- Page excerpt -

####

TERM AND TERMINATION.

  1. Term. This agreement continues until all orders have expired or are terminated under Section 8(b) below.
  2. Termination by Either Party. Customer have the option of canceling their account at any time by following the instructions on the HereApp Website or through the Services or by contacting us at elmasenterprise@gmail.com. With or without notice,with or without cause we reserve the right to terminate your account or access to all or any part of the Services at any time effective immediately. All provisions of these Terms of Service which by their nature should survive termination or expiration shall survive termination, including provisions regarding ownership, aggregate data use, payment (to the extent any payment obligations remain outstanding), warranty disclaimers, indemnity and limitations of liability).
  3. Return of Customer Data. Within 60-days after termination, upon request HereApp will make the Service available for Customer to export such data as provided in Section 2(b).
    After such 60-day period, HereApp has no obligation to maintain the Customer Data and may destroy it.
  4. Return HereApp Property Upon Termination. Upon termination of this agreement for any reason, Customer must pay HereApp for any unpaid amounts, and destroy or return all property of HereApp. Upon HereApp’s request, Customer will confirm in writing its compliance with this destruction or return requirement.
  5. Suspension for Violations of Law. HereApp may temporarily suspend the Service or remove the applicable Customer Data, or both, if it in good faith believes that, as part of using the Service, Customer has violated a law. HereApp will attempt to contact Customer in advance.

 

LIMITATION OF LIABILITY

Except as expressly and specifically provided in the Agreement:

The Customer assumes sole responsibility for results obtained from the use of the Services and the Documentation by the Customer, and for conclusions drawn from such use. The Supplier will have no liability for any damage caused by errors or omissions in any information, instructions or scripts provided to the Supplier by the Customer in connection with the Services, or any actions taken by the Supplier at the Customer’s direction;

All warranties, representations, conditions and all other terms of any kind whatsoever implied by law are, to the fullest extent permitted by applicable law, excluded from the Agreement; and

The Services and the Documentation are provided to the Customer on an “as is” basis.

Nothing in the Agreement excludes the liability of the Supplier:

For death or personal injury caused by the Supplier’s negligence; or

For fraud or fraudulent misrepresentation.

The Supplier will not be liable whether in tort (including for negligence or breach of statutory duty), contract, misrepresentation, restitution or otherwise for any loss of profits, loss of business, depletion of goodwill and/or similar losses or loss or corruption of data or information, or pure economic loss, or for any special, indirect or consequential loss, costs, damages, charges or expenses however arising under the Agreement; and

The Supplier’s total aggregate liability in contract, tort (including negligence or breach of statutory duty), misrepresentation, restitution or otherwise, arising in connection with the performance or contemplated performance of the Agreement will be limited to 50% of the total Charges paid during the 12 months immediately preceding the date on which the claim arose.

INDEMNITY.

####

(Dataset entries)
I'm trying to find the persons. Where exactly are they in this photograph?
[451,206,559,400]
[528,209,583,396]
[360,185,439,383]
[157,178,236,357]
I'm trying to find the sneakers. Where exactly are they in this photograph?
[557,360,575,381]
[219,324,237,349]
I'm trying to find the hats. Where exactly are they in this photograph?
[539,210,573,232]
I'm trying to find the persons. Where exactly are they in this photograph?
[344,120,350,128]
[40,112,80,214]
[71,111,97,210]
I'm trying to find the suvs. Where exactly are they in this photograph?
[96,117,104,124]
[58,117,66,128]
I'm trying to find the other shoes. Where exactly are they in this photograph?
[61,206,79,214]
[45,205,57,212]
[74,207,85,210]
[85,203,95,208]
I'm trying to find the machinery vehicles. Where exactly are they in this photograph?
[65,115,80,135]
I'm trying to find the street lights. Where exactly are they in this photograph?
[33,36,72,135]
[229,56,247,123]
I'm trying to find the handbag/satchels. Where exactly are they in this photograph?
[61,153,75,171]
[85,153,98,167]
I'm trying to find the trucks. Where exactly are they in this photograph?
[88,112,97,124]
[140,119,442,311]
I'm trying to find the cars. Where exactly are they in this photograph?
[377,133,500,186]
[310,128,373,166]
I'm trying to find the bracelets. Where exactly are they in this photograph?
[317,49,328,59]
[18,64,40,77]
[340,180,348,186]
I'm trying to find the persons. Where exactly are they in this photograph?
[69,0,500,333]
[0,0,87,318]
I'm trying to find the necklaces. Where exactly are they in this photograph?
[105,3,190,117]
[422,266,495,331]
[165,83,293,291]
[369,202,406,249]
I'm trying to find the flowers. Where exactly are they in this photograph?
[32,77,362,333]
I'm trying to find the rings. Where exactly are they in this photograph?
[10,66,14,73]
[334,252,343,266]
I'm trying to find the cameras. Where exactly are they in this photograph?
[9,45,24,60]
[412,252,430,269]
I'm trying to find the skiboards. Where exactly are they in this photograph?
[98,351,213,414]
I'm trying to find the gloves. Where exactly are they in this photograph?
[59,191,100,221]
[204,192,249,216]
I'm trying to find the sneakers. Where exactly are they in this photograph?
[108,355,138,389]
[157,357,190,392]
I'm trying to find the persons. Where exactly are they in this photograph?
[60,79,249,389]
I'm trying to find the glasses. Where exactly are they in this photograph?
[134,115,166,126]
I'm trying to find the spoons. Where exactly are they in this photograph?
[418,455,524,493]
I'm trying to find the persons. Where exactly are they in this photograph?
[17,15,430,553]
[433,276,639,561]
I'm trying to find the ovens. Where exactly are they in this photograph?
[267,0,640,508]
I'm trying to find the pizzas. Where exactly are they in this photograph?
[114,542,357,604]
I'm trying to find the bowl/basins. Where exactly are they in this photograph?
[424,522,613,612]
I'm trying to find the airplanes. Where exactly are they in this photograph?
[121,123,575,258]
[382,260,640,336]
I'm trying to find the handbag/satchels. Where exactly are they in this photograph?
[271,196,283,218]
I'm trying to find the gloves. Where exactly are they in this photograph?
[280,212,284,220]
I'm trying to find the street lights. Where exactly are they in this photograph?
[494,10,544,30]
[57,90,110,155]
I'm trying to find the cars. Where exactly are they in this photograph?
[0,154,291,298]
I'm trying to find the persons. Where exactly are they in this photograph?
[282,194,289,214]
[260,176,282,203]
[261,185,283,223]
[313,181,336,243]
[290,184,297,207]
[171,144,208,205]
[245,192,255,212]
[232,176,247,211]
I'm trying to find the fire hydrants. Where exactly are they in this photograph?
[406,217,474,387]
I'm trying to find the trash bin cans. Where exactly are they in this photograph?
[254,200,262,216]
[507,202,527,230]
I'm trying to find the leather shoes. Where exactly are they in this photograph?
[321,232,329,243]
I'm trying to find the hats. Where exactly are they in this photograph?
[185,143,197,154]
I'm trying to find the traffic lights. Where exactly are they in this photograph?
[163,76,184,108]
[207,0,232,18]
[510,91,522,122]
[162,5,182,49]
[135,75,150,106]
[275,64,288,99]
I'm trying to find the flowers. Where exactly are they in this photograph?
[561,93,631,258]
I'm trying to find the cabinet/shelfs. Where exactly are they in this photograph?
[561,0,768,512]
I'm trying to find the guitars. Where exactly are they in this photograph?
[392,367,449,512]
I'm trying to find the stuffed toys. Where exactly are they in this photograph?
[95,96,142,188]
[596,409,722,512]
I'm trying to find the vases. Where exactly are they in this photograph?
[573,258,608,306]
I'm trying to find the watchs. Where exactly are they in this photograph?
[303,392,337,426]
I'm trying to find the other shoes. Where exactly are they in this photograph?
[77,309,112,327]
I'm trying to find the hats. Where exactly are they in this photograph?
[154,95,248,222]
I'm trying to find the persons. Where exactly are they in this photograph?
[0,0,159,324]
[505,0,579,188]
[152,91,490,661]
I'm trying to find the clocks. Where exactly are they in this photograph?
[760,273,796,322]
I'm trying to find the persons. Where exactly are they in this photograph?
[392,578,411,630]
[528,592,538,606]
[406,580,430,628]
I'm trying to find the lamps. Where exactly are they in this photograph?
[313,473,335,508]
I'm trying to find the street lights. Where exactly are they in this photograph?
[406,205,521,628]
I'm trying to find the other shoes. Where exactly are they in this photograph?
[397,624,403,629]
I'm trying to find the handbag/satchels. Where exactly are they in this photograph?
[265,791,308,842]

####

- Check your understanding -
A. Answer these questions about the HereApp terms excerpt, one per line:
(i) For how many days after termination will HereApp, on request, make the Service available for the Customer to export data?
(ii) To what amount is the Supplier's total aggregate liability limited?
(iii) For which two things does nothing in the Agreement exclude the Supplier's liability?
B. Write the next part of the HereApp terms excerpt, starting after its final heading.

- Responses per task -
A.
(i) 60 days.
(ii) 50% of the total Charges paid during the 12 months immediately preceding the date on which the claim arose.
(iii) Death or personal injury caused by the Supplier's negligence, and fraud or fraudulent misrepresentation.

B.
  1. Defense of Third Party Claims. HereApp will defend or settle any third-party claim against Customer to the extent that such claim alleges that the HereApp technology used to provide the Service violates a copyright, patent, trademark or other intellectual property right, if Customer, promptly notifies HereApp of the claim in writing, cooperates with HereApp in the defense, and allows HereApp to solely control the defense or settlement of the claim. Costs. HereApp will pay infringement claim defense costs incurred as part of its obligations above, and HereApp negotiated settlement amounts, and court awarded damages. Process. If such a claim appears likely, then HereApp may modify the Service, procure the necessary rights, or replace it with the functional equivalent. If HereApp determines that none of these are reasonably available, then HereApp may terminate the Service and refund any prepaid and unused fees. Exclusions. HereApp has no obligation for any claim arising from: HereApp’s compliance with Customer’s specifications; A combination of the Service with other technology where the infringement would not occur but for the combination; Use of Customer Data; or Technology not provided by HereApp. This section contains Customer’s exclusive remedies and HereApp’s sole liability for intellectual property infringement claims.
  2. Customer Indemnity. To the extent allowed by law, if any third-party brings a claim against HereApp related to Customer acts, omissions, data or information within the Services, Customer must defend, indemnify and hold HereApp harmless from and against all damages, losses, and expenses of any kind (including reasonable legal fees and costs) related to such claim.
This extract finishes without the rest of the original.